I felt relatively unmoved until these last couple days when I've finally been able to emote. Sometimes when you're an adult you forget how to unchain thick feelings, and I'm glad I remembered. My wife suggested that I blog about how I was feeling, which I thought was a little too personal. I finally decided it'd be a lost opportunity not to testify thankfulness for someone while he's still with you. So, this one's for Gramps.
For those who haven't had the pleasure, you can read an interview with Gramps on the blog here, and he's been a part of several of my chronicles over the years. Of course, that's a thin slice of what Gramps means to me and so many more people. This will hardly be a sample.
I've been told more than once that I show reflections of Gramps, and that's a great compliment. I think I've gained at least my appreciation and motivation in art and architecture from him, and maybe the ears.
It's a little-known fact that I studied architecture all four years of high school, probably inspired by the fantastic car beds he built me and my cousins when we were little, or the grandiose playhouse he built for me and Nina, or the skate ramp he helped me and Scott build when we were teenagers. When Scott and I were working on his deck this past summer, we recalled Gramps' favorite phrase during that ramp-building project: "Boys, make sure the lines are flush." Of course, carpentry isn't my strong suit, and Amanda and I laughed not too long ago at the certificate Gramps created for my completing a "Carpentry 101" project, patching over a spot in his deck when I was still in high school. The certificate says something like, "Exceptionally proficient using a hammer with both hands," which is just a funny statement to read aloud.
After I lost my interest in architecture, I became interested in photography in college. That was all Gramps-inspired. That interest also trickled down to Sergio, and now look at where he's at. Gramps had words of wisdom for photography, too: "Only keep your best, throw away the rest." That advice also applied to dating, as it turns out.
What I've probably learned most from Gramps is an appreciation for storytelling. You can't talk to Gramps for fewer than 10 minutes and without him squeezing in a story about his past careers, daughters or grandchildren. The man loves telling stories and always with that classic story arc: beginning, middle and end; conflict and resolution. The apple doesn't fall far from the tree in my modern attempts to amuse you and myself here and practice storytelling professionally.

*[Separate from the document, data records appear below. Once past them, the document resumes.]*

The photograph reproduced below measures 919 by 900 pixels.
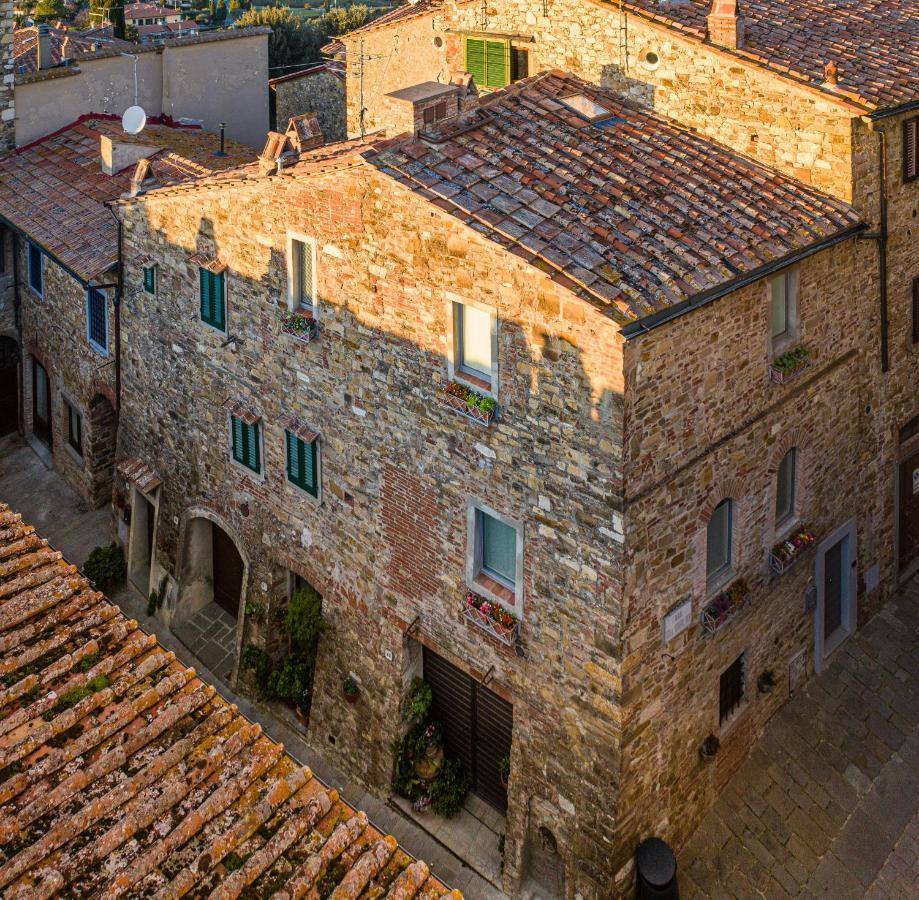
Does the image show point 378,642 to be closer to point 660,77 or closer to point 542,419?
point 542,419

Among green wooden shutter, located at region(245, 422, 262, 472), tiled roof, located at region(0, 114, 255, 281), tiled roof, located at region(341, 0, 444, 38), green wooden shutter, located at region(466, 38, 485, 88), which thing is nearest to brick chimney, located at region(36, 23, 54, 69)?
tiled roof, located at region(0, 114, 255, 281)

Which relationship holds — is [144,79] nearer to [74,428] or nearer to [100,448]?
[74,428]

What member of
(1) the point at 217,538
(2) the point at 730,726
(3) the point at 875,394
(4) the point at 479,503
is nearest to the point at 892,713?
(2) the point at 730,726

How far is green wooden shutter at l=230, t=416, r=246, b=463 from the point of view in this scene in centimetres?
1470

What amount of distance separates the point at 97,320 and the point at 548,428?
10.7 m

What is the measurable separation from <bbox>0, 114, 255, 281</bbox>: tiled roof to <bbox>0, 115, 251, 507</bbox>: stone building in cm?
3

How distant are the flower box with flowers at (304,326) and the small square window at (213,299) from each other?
1.76 meters

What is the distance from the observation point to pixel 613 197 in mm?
10883

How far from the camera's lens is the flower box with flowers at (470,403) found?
10.8 meters

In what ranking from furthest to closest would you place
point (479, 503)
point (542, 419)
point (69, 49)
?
point (69, 49), point (479, 503), point (542, 419)

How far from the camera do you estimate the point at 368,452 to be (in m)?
12.6

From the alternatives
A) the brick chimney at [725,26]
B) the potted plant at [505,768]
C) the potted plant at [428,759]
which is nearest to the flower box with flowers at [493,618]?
the potted plant at [505,768]

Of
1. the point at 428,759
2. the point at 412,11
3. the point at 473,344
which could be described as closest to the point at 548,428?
the point at 473,344

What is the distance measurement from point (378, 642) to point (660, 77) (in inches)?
334
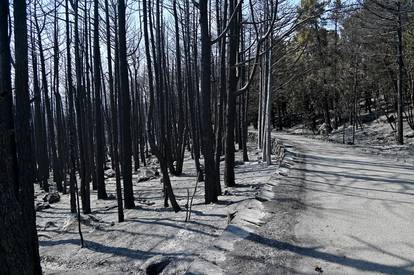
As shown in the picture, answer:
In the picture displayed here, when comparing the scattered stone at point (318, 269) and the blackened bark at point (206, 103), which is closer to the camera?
the scattered stone at point (318, 269)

Of course, his stories are most energetic and passionate when he talks about my grandmother. The appreciation and love he shows for her is just unparalleled. It's pure adoration by action, and I still have a lot of learning to do there. They celebrated their 50-year anniversary this past summer and at the same venue where Amanda and I celebrated our wedding reception just a couple months earlier. He kept telling me, "Your party is just a dress rehearsal for ours." I don't know if he meant it this way or not, but I really took that message as "You're preparing for your 50th wedding anniversary." He was totally right. Comparatively, we were just kids playing dress-up for the bigger show.
Here's the picture of Gramps and Grams at their anniversary dancing for the crowd and then with their four daughters.
I like to pride myself on a lot of accolades by work or luck, but I couldn't hang a hat next to that. What an accomplishment and proud moment.
There are so many great photos of Gramps over the years that I could share, but I wanted to show a handful of my favorites from my and Amanda's wedding.
It's been a busy year for me and a busy year for Gramps between weddings, anniversaries, travels and his declining health. Considering, it meant a lot to me that he and Grams made it all the way out to Indiana for the wedding. I just want to say THANK YOU for making it to my wedding, Gramps! I know that was a milestone for both of us in different ways (you: health, me: partnership), but we did it!